For training diffusion model to perform super-resolution, the conditioning c may be a lower-resolution radar point cloud that is sub-sampled from the corresponding higher-resolution radar point cloud data sample x0 or an input from a lower-resolution radar sensor mounted on the same vehicle as the expensive higher-resolution radar sensor, with a timestamp closest to the higher-resolution data sample. Using the conditioning, the diffusion model can be trained to generate the higher-resolution radar point cloud given a lower-resolution radar point cloud.
In disclosed embodiments, conditioning need not be restricted to a single modality. Data from other modalities such as the RGB image from a camera, data from an event-camera, and/or sonar sensors mounted on the same vehicle can also be used in addition to the low-resolution radar point cloud. In this manner, additional context may be provided that may potentially help the diffusion process to determine the plausibility of the predicted points in the high-resolution point-cloud output.
The problem of performing super-resolution also may be viewed as a point cloud completion problem. This problem can be thought of as inpainting for point clouds. Prior work uses this idea for the problem of shape-completion for data from the ShapeNet dataset wherein a diffusion model is given an incomplete point cloud of a specific shape (e.g., airplane, car, chair, etc.) and is tasked with completing or filling-in the rest of the point cloud. The proposed framework fixes the total number of points (N) in the point cloud and then freezes a subset of the points (ñ) which are provided as an input to the diffusion model. The rest of the points (N−ñ) are randomly initialized by sampling from individual Gaussian distributions and the diffusion model learns to only diffuse the unfrozen (N−ñ) subset of the point cloud. The frozen section can be thought of as a conditioning to the diffusion process. While prior art does not provide any additional conditioning input to the diffusion model, disclosed embodiments may also consider providing an RGB image from a camera or data from an event-camera or data from sonar sensors that are mounted to a vehicle as an additional conditioning input.
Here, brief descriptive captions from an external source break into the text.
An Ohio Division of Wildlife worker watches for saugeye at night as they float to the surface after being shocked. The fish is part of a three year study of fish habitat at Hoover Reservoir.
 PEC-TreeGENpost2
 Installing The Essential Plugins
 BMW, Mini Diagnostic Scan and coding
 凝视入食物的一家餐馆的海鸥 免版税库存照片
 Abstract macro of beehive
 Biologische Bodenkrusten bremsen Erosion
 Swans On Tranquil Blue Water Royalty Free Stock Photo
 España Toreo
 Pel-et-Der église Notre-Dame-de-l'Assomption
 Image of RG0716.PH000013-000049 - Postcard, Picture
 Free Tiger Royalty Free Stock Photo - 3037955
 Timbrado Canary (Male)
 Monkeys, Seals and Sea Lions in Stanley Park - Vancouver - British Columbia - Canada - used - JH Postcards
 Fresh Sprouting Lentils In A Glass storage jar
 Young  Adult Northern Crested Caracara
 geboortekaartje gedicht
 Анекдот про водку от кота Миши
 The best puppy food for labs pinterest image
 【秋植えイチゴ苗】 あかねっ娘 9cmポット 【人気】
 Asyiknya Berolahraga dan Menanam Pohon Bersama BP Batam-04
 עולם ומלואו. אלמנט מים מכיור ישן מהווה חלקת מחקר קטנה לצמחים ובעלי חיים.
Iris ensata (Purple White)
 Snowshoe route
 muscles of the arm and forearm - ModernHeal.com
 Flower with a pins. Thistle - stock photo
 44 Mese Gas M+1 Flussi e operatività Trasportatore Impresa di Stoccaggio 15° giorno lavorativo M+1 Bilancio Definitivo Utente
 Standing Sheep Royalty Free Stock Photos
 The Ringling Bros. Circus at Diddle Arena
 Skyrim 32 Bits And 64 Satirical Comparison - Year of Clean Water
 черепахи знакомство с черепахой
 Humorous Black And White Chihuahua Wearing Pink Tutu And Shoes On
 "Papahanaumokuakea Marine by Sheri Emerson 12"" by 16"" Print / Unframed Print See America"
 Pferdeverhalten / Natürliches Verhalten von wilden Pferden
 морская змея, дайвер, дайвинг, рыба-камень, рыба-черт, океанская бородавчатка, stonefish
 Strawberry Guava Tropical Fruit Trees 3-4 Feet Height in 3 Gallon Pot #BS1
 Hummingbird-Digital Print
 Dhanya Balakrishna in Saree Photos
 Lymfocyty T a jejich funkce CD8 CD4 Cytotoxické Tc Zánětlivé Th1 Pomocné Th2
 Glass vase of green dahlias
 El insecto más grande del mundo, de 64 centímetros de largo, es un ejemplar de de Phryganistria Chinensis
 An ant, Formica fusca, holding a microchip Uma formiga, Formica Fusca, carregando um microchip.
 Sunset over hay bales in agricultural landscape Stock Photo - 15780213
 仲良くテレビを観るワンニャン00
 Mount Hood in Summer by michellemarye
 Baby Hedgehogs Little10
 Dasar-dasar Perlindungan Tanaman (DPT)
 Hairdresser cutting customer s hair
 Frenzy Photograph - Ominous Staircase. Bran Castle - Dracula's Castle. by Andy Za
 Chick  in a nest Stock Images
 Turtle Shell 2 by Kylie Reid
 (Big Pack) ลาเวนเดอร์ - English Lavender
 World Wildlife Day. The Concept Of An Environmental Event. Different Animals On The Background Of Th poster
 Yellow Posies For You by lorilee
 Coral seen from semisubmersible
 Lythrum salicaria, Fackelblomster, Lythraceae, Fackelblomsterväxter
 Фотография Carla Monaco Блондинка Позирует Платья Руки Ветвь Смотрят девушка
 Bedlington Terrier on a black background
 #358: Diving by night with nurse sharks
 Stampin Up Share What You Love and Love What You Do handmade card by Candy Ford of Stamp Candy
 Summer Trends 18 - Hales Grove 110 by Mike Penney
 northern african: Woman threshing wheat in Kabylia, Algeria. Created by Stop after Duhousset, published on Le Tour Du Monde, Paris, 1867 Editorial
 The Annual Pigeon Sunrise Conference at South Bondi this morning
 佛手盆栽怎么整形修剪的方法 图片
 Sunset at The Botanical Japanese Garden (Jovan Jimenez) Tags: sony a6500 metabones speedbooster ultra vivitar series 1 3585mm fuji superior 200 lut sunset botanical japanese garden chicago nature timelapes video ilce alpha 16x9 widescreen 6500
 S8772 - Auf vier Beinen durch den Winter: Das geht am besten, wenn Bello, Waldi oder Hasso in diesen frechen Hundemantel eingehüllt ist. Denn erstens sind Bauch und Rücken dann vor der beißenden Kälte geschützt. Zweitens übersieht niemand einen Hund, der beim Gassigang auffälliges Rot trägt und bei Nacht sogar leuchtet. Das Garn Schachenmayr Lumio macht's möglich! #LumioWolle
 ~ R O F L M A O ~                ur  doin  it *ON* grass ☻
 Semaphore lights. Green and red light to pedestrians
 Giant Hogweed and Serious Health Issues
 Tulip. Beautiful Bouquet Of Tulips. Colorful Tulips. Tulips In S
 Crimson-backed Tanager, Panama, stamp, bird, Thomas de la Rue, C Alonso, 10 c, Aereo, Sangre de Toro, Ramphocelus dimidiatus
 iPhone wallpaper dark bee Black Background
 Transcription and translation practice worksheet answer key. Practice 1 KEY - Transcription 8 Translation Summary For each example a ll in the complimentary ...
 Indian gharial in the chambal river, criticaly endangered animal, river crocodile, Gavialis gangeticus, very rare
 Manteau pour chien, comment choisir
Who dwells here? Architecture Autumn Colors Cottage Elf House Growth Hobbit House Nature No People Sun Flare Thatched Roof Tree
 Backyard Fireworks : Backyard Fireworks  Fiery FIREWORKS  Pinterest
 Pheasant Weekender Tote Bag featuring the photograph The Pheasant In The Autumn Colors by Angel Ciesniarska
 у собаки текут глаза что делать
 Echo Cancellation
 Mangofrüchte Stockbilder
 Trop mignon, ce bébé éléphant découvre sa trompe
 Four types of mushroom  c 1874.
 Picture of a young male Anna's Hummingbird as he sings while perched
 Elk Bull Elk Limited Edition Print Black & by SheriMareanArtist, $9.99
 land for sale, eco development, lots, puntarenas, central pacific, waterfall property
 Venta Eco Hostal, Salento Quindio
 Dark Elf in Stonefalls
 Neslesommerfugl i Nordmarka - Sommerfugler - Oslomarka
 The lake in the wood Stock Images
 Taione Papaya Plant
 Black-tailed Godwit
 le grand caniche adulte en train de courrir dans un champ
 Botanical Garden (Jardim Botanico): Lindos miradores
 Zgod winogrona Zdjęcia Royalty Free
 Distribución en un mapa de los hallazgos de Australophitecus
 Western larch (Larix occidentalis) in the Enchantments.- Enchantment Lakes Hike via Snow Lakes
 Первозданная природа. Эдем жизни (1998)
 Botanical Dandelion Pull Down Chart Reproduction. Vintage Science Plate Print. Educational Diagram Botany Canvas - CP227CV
In accordance with disclosed embodiments, a diffusion model may be trained in the following manner. Start with a radar point cloud dataset D, wherein samples from the dataset D are considered higher-resolution samples received from a higher-resolution sensor; a deep neural network ϵθ initialized with random weights θ; a neural network to compute the conditioning input c=fϕ parameterized by weights ϕ; and other samples including radar point cloud samples from one or more sensors having a lower resolution than the samples in dataset D. In some embodiments, the other samples may include RGB image data, LiDAR data, data from event-cameras, and/or or sonar data. Each of the other samples corresponds to a sample in the dataset D. The following steps may be performed:
A diffusion model trained in accordance with disclosed embodiments may be used to generate higher-resolution radar point clouds. For example, disclosed embodiments may perform the following operations.
As illustrated in
In some embodiments, as depicted in
In some embodiments, dedicated hardware implementations, such as application specific integrated circuits, programmable logic arrays and other hardware devices, can be constructed to implement one or more of the methods or functionalities described herein. Applications that may include the apparatus and systems of various embodiments can broadly include a variety of electronic and computer systems. One or more embodiments described herein may implement functions using two or more specific interconnected hardware modules or devices with related control and data signals that can be communicated between and through the modules, or as portions of an application-specific integrated circuit. Accordingly, the present system encompasses software, firmware, and hardware implementations, or combinations thereof.
While the computer-readable medium is shown to be a single medium, the term “computer-readable medium” includes a single medium or multiple media, such as a centralized or distributed database, and/or associated caches and servers that store one or more sets of instructions. The term “computer-readable medium” shall also include any medium that is capable of storing or encoding a set of instructions for execution by a processor or that cause a computer system to perform any one or more of the methods or functionalities disclosed herein.
In some embodiments, some or all of the computer-readable media will be non-transitory media. In a particular non-limiting, exemplary embodiment, the computer-readable medium can include a solid-state memory such as a memory card or other package that houses one or more non-volatile read-only memories. Further, the computer-readable medium can be a random access memory or other volatile re-writable memory. Additionally, the computer-readable medium can include a magneto-optical or optical medium, such as a disk or tapes or other storage device to capture carrier wave signals such as a signal communicated over a transmission medium.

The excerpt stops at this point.